I am encouraged that all is not lost for my ministry calling.

This is still all new and I'm still hurting from her abandonment, If anyone is willing to help me figure this stuff out so that i can get myself on track for serving Him... please don't hesitate to contact me at Jason@bbmp.ca or hubbard_jason@hotmail.com

Blessings,

Jason

My personal experience in life, has been that the experience of God that a pastor has is unique and hand-crafted. Regardless of whether a person is paid for it, they serve the role in their life and language. Marital status can affect this positively or negatively.

As a person whose primary job is to lift up the needs and sorrows of others in prayer, it is very difficult to do this if your own needs or those of your spouse or family are very great. This is the only case when a person's own sins prevents them from ministering.

For example, people who are dealing with harsh addictions need to deal with that issue first before being allowed to serve. Otherwise the practical aspect of the role is persistently eclipsed by their personal concerns.

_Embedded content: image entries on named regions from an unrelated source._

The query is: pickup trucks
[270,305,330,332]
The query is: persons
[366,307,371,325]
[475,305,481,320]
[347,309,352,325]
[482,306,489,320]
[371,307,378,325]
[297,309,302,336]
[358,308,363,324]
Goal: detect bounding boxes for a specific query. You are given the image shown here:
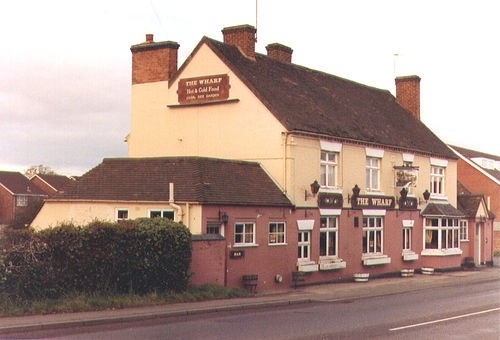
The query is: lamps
[348,184,361,204]
[418,189,430,206]
[305,180,321,201]
[218,208,229,227]
[396,187,408,204]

The judgments of the congregation on the lifestyle of the pastor are entirely irrelevant. If you don't want to follow a pastor's lead, then go somewhere else. People who seek growth are not overly concerned about the ability of a person to exemplify what they preach.

However, if a person is able to practice what he preaches, it provides integrity to the message. It also keeps pastors from saying things that are idiotic.

Prime example - pastors who talk about abstinence with young people until marriage who didn't live that way themselves... the tips they give in living out that idea are pitiful - it's like a top ten list of things they tried but didn't work.

In the case of a divorced person, they have an area of experience that is incredibly valuable to congregations - in many cases, they know what it is like to have someone very close to them "die" in a practical sense - to have them disappear. There are a lot of experiences that they have which I believe can benefit the congregation...

In many cases, a divorce is the first tinge of real poverty and loss that a person experience in upper-middle class America - and we tend to treat them with the same love and respect that we treat homeless people on the street.

It is the church's loss, ultimately. Although I question the calling of a person who at a difficult point in life decides 'they aren't good for the priesthood' anymore. Anyone who reads scripture knows that God chooses you and knits together gifts in each person to redeem their purpose in life.

For any group to try to take away that gift or deny it is laughable. A pastor will be a pastor, even if he chooses to bake donuts or sweep floors.

It sucks - but that's how gifts are, they are like disabilities... you've got 'em - make the most of them and live the fullest life you can.

Allow me to flip the scenario, how would you feel about a community who lives with a deposed priest due to divorce, who has to stop using his gifts and expertise, who has to deny him of the very thing he was created to do? Now instead of talking about 1 man's sin, you are talking about the sin of hundreds or thousands - denying a person the opportunity to put his God-given talents to use.

Who owns the bigger shame? When God asks each member of the congregation, "Why did you not let this person love and guide you as I had intended?" what defense will they have?